_Text block_

“Why We Don’t Do Ashes on Ash Wednesday”

“Why We Don’t Do Ashes on Ash Wednesday” February 10, 2016

Today is Ash Wednesday, the beginning of Lent.  I love the rite of the imposition of ashes, when the pastor marks our foreheads with the sign of the cross made in ashes, with the words “You are dust, and to dust you shall return.”  We need to remember that fact.

But what I want to post for the occasion is a classic piece by Rev. William Cwirla from a few years ago, on “Why We Don’t Do Ashes on Ash Wednesday.”  It’s not what you might expect.  It’s a different kind of remembrance of death, and a reflection on the pastor’s vocation.  He even goes deeper into the symbolism in a way that will help those who do “do ashes on Ash Wednesday.”

UPDATE:  Don’t get me wrong.  Most of us Lutherans do impose ashes.  See this rejoinder to Rev. Cwirla’s piece from Rev. David Petersen, via Trent David.

You have got to read it all.  But here is a sample from “Why We Don’t Do Ashes on Ash Wednesday,” by Rev. William Cwirla – The First Premise:

It isn’t my office to put soot on your foreheads, but to wash you clean of sin and death with the bloodied words of Jesus. It isn’t my office as a representative of Jesus Christ to put the mark of death on you. I’m an “evangelist,” a proclaimer of “good news,” Gospel, and a smudge of death is not good news.

Now don’t get me wrong here. Our new hymnal makes provision of ashes under a “may” rubric, which means we’re free not to do it. (Thank God for “may” rubrics!) And I’m not going to condemn anyone for a symbolic gesture, but I reserve the right to examine a bit deeper what I show the world about our faith in Christ.

I suppose if we wanted to get the symbolism right, we would be smudging our own faces, and not just with a little stylish dab. And then you’d come and stand before me and I would stick my hand in the baptismal font and wipe away all that grime and dirt “in the name of the Father and of the Son and of the Holy Spirit.” And if you stop and think about it, we did precisely that earlier in the evening. You confessed your sin and death, having stared into the mirror of the Law. And then you stood before me as Christ’s called and ordained representative, and I absolved you, which means that Christ Himself wiped away the stain of your sin and death.

We deal in what is real. You have a real death. You are dust, and you are going to dust, and there is nothing you can do about it. Deal with it. Medicine can’t save you, good works can’t save you, you can’t save you. “Dust you are and to dust you will return.” You don’t need a soiled forehead to remind you of that. Just take a look in a mirror, a plain ordinary mirror, and see the creases, the lines, the grey hair, the death at work in you. Look in the mirror of the Law, and see the idolatry, rebellion, murder, immorality, greed, lies, hatred, slander reflected back at you. Rend your hearts, not your garments.

It is heart-rending, what sin does to us. It destroys our homes, our marriages, our lives. It divides us from God and from each other. It turns us inward on ourselves, isolating us in our own narcissism, binding us in a self-styled prison of lust and anger and lies. It grinds us down to death and the grave. And if that doesn’t break your heart, that’s even more heartbreaking, to consider how callous and hardened our hearts become under the constant abrasion of sin.

Why don’t we do ashes on Ash Wednesday? Because the church is supposed to be an embassy of good news, a place where sinners can die a blessed death and live forever, a refuge for the weary beaten down by the law, a place where the soil and soot of Adam’s sin and our own can be washed away and we can live our lives by faith in the Son of God who loved us and gave Himself up for us. We face death all day long. We know that. We feel it. You almost don’t need to be told it. And the last thing you need is something more to do.

_Raw data_
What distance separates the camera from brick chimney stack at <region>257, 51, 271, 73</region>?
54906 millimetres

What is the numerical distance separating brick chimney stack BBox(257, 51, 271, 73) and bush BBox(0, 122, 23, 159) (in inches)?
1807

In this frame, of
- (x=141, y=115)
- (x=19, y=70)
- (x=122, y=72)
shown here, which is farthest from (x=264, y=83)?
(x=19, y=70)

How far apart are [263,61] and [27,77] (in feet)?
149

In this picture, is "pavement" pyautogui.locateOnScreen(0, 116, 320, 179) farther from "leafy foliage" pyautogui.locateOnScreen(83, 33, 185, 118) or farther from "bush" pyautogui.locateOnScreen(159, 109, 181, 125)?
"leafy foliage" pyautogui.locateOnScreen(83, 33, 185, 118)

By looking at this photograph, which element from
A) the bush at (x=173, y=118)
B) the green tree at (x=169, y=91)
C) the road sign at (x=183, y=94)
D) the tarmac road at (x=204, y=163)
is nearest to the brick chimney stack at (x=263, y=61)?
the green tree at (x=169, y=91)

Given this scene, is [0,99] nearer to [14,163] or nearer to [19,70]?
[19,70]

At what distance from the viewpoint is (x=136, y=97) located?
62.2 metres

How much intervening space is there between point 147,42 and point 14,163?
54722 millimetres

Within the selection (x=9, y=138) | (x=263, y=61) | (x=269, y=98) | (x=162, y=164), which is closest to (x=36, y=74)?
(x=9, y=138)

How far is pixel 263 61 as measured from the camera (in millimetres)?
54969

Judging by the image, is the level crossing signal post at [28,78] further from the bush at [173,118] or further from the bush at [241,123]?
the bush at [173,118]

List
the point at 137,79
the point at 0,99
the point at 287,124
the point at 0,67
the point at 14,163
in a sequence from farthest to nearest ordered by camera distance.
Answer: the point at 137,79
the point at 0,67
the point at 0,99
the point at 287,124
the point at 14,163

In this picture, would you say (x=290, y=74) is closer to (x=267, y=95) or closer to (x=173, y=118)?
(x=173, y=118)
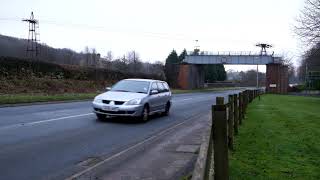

_Activity list_
A: In the Ash Wednesday text above, why does the pastor say his congregation is free not to impose ashes? Answer in one to three sentences.
B: Repeat word for word the part of the Ash Wednesday text that begins at the words "UPDATE:  Don’t get" and stops after "not good news.".

_Solutions_
A: The new hymnal provides for ashes under a "may" rubric. That means the congregation is free not to do it.

B:
UPDATE:  Don’t get me wrong.  Most of us Lutherans do impose ashes.  See this rejoinder to Rev. Cwirla’s piece from Rev. David Petersen, via Trent David.

You have got to read it all.  But here is a sample from “Why We Don’t Do Ashes on Ash Wednesday,” by Rev. William Cwirla – The First Premise:

It isn’t my office to put soot on your foreheads, but to wash you clean of sin and death with the bloodied words of Jesus. It isn’t my office as a representative of Jesus Christ to put the mark of death on you. I’m an “evangelist,” a proclaimer of “good news,” Gospel, and a smudge of death is not good news.